**Estratto:**
=-=-=-=-=
Il ritorno alla normalità. Ma quale?

Gaia Cammarota

Si parla di un ritorno alla normalità, ma la normalità è stata la crisi, così tuona la giornalista canadese Naomi Klein. Dopo il covid niente sarà più come prima: un domani all’insegna della connettività, dove le nostre case non saranno più semplici ripari personali ma ambienti digitali che

comunicano ad alta velocità, dove tutto sarà gestito da intelligenze artificiali e tenuto assieme da decine di milioni di utenti che freneticamente condividono, chattano e si taggano, insieme a lavoratori anonimi e sotto pagati ammassati in uffici per moderare i contenuti. Un futuro fatto di app che consegnano a domicilio, un futuro che non accetterà contanti ma carte di credito, un futuro nel quale ogni nostra mossa, parola e azione sarà rintracciabile grazie a una colossale organizzazione tra governi e le grandi tecnologie; come ad esempio il patto stipulato tra il governo australiano e il colosso Amazon per archiviare nel suo cloud i dati di tracciamento del covid19.
=-=-=-=-=
Righe archiviate

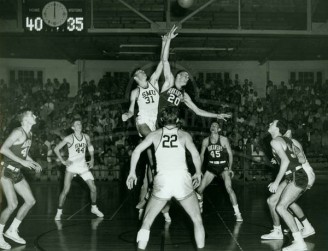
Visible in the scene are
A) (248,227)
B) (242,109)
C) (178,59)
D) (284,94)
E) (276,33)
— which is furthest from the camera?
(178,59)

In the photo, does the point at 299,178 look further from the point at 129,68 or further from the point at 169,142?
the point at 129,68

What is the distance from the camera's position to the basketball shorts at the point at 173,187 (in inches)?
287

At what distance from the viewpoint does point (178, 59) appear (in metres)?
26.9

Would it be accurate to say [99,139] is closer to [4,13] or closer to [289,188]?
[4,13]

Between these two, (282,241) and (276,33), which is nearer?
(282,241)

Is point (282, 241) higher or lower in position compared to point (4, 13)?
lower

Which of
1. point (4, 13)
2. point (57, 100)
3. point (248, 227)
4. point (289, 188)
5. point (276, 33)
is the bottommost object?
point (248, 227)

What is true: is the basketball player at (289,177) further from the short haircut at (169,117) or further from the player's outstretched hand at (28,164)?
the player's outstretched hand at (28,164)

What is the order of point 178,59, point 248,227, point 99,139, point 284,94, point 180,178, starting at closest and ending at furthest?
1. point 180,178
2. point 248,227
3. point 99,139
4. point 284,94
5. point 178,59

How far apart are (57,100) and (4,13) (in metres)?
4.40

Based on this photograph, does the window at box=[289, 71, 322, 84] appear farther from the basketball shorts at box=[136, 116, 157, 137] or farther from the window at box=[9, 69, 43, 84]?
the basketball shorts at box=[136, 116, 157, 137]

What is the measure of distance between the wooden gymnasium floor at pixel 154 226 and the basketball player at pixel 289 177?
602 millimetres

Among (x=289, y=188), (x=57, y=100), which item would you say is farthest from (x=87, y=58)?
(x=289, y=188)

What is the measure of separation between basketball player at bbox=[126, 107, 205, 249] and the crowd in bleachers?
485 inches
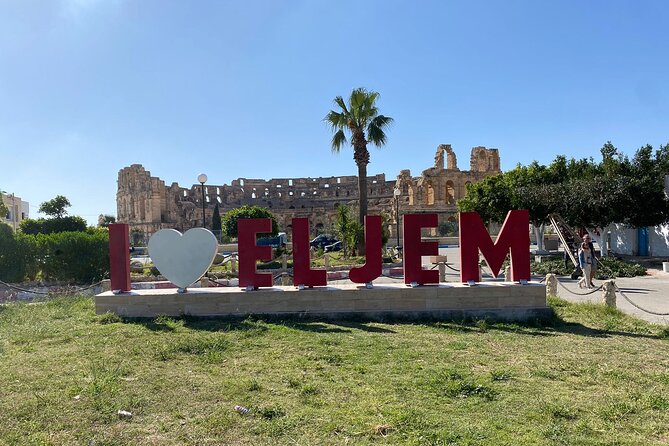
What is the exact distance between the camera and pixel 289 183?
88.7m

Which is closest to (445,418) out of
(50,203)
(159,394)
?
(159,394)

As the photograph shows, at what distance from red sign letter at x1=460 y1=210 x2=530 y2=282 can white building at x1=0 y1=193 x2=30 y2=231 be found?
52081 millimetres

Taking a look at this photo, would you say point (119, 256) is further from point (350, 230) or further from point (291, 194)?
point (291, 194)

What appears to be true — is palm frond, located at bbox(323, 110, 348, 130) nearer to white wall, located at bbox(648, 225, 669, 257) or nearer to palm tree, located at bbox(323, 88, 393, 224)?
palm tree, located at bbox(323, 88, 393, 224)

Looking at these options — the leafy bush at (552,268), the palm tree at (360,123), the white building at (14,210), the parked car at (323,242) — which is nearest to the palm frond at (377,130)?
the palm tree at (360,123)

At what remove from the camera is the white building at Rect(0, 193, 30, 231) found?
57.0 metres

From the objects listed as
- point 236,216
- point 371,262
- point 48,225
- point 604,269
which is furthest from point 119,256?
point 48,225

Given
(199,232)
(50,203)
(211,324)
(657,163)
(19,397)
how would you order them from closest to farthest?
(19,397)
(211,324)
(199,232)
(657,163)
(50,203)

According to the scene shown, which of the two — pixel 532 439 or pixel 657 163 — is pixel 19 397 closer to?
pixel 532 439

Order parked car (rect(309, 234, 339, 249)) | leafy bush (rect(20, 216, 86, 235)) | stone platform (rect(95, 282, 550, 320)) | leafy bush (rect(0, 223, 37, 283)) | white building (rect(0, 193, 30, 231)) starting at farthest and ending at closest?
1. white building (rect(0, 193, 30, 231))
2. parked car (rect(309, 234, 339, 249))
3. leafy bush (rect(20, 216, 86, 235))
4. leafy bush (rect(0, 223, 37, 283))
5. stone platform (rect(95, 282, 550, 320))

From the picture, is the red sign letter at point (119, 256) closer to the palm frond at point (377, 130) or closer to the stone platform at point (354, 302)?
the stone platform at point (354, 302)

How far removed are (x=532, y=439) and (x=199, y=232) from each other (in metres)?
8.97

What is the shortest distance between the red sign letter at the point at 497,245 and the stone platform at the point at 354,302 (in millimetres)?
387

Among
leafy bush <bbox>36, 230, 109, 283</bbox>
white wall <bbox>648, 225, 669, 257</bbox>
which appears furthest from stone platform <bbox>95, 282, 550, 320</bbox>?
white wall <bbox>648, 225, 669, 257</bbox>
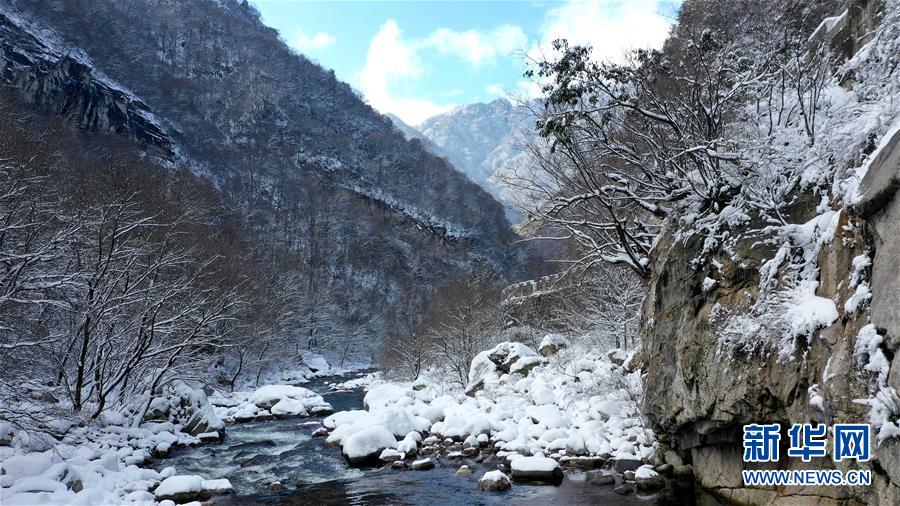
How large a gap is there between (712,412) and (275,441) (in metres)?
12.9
=-=-=-=-=
**Domande di studio:**
[1] Trascrivi parola per parola il brano sul ritorno alla normalità, partendo da "comunicano ad alta" e proseguendo fino a "tracciamento del covid19.".
[2] Secondo il brano sul ritorno alla normalità, quale professione e nazionalità ha Naomi Klein?
[3] Prosegui il brano sul ritorno alla normalità dal punto in cui si interrompe.
Le righe sono materiale a sé, distinto dal brano.

**Risposte scritte:**
[1]
comunicano ad alta velocità, dove tutto sarà gestito da intelligenze artificiali e tenuto assieme da decine di milioni di utenti che freneticamente condividono, chattano e si taggano, insieme a lavoratori anonimi e sotto pagati ammassati in uffici per moderare i contenuti. Un futuro fatto di app che consegnano a domicilio, un futuro che non accetterà contanti ma carte di credito, un futuro nel quale ogni nostra mossa, parola e azione sarà rintracciabile grazie a una colossale organizzazione tra governi e le grandi tecnologie; come ad esempio il patto stipulato tra il governo australiano e il colosso Amazon per archiviare nel suo cloud i dati di tracciamento del covid19.

[2] È una giornalista canadese.

[3]
Nella vita di prima, che ormai sembra lontanissima, eravamo preoccupati per come i dati sulla geolocalizzazione e il commercio senza contanti intaccavano la nostra privacy e rafforzavano la discriminazione razziale e di genere, ci allarmavamo per come le grandi piattaforme e social media potessero andare a contaminare la mente dei nostri figli e nipoti, ripensavamo agli ottimi posti di lavoro che la tecnologia ha spazzato via e soprattutto a una ricchezza sempre più elitaria, dando il potere in mano a persone prive di scrupoli. Oggi molte di queste preoccupazioni sono state scacciate dall’inevitabile ondata di panico che la pandemia ha portato, ma queste quotidiane preoccupazioni ritorneranno? Abbiamo vissuto dei contesti strazianti su diversi fronti e in tutto ciò si è riproposta con dubbia certezza la tecnologia, l’unica via possibile per salvaguardare noi e nostri cari. Un nuovo Screen New Deal si è forgiato e si sta formando in questi mesi, metaforicamente un futuro 5G caratterizzato dalla rapidità e dal distacco; ci si deve dunque arrendere e accettare indifferentemente la tecnologia? Assolutamente no, come afferma anche la giornalista canadese, la speranza rimane e viene alimentata dalla mancanza di affetto che la gente prova l’uno per l’altro, dal relazionarsi faccia a faccia, da un abbraccio che accompagna un’azione, perché è proprio nei momenti di crisi che ci si può muovere per formare la società che si vuole. Attraverso uno degli aspetti più tristi della pandemia, ossia la mancanza dell’altro, scopriamo quanto quest’ultimo sia importante e necessario per rifiorire più belli e forti di prima, convinti del fatto che la normalità non sarà più quella pre-Covid.